There is nothing anyone can do to stop language changes in spoken English, and the speed and frequency with which the changes happen make some people uncomfortable.
Writing is different. It takes some time before changes in spoken English are accepted in written English, and sometimes they are never accepted.
The resistance to change in writing is even stronger than the opposition to change in spoken language. People are concerned that when their written language changes, they may lose some of their culture or heritage. With changes to a written language, important books might become unreadable by the average person, and soon only specially trained people will be able to read writing that is important to tradition, including religious books and laws.

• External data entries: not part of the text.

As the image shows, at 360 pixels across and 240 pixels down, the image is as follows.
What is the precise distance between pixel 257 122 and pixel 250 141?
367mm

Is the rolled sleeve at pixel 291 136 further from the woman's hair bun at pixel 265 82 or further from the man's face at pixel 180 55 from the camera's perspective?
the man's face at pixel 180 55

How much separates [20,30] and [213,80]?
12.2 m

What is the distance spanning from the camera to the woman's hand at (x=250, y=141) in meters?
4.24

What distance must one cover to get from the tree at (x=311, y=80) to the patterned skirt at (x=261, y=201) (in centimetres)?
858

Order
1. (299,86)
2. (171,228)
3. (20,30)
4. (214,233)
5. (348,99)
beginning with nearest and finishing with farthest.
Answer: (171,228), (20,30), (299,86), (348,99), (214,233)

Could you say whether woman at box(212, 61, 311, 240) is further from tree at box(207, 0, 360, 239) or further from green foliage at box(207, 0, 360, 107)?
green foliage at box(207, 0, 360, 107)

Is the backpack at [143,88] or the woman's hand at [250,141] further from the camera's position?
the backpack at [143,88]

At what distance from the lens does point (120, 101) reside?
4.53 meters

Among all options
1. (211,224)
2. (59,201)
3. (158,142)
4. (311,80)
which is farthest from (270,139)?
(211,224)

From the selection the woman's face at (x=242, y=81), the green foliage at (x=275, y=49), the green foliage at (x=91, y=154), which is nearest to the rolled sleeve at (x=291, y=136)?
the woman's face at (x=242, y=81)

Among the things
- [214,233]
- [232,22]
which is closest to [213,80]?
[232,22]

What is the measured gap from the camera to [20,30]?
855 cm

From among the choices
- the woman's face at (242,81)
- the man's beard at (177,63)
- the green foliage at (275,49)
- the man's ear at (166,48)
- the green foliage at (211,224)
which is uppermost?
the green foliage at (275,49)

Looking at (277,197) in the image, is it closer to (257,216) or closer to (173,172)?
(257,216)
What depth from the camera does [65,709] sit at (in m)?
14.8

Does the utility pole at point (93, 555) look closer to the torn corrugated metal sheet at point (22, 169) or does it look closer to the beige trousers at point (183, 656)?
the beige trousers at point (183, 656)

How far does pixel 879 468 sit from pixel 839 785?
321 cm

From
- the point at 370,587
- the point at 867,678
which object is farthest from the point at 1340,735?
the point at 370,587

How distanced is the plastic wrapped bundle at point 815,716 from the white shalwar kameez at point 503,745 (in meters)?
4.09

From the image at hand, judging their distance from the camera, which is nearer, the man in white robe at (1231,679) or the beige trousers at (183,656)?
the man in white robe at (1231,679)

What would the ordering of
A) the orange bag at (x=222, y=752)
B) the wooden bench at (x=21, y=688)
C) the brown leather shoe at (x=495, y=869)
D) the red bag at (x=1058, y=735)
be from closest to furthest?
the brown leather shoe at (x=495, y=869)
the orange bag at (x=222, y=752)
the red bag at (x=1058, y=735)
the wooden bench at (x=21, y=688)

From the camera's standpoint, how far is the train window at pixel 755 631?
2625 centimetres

Of course, written language does slowly change in spite of resistance to it. Language change is not necessarily bad, either. In fact, language change has probably made English easier to learn. In Old English (from the 600s to around 1100AD), many verbs had complicated forms. For example, the base form of help was helpan. There were singular and past tense forms, healp and hulpon, and the past participle was holpen. You don't have to remember those strange-looking Old English forms today. The old irregular helpan has become the regular verb help, and you only need -ed to make the past tense and past participle, helped. The verb write is still irregular, but it is simpler today. In Old English the forms were writan (base), wrat (singular past), writon (plural past), and writen (past participle). You know the forms of this verb as write, wrote, and written.
Today most verbs add -ed to form the past tense and the past participle, and new verbs are regular too, like download or log on. This certainly makes learning English easier for people who are studying it as a foreign language.
A more recent change in English is the disappearance of the -ed suffix of some adjectives. For example, skimmed milk has become skim milk. The same has happened to iced cream, popped corn, and roasted beef. Today ice cream, popcorn, and roast beef are the popular forms. The -ed has not dropped off all adjectives, however. Many tea manufacturers advertise iced tea, but ice tea is beginning to appear on market shelves.
Third Person Singular -s Suffix
Perhaps some day the -s suffix on third person singular verbs will disappear. People will say "He study English" instead of "He studies English." This has already happened in some dialects of spoken English. Teachers insist that we use the third person singular -s suffix; however, the meaning of a verb does not change if we drop the suffix. We do not apply the third-person singular -s to modals like can, will, and should, and some people question why the suffix has to be added to main verbs. In written English, we still need to use the -s with third-person singular verbs, but some day this may change.
That day is not here yet. Your grandchildren or great-grandchildren may not have to add the -s suffix to third person singular verbs in writing, but for now we have to continue to add that suffix when we use formal written English.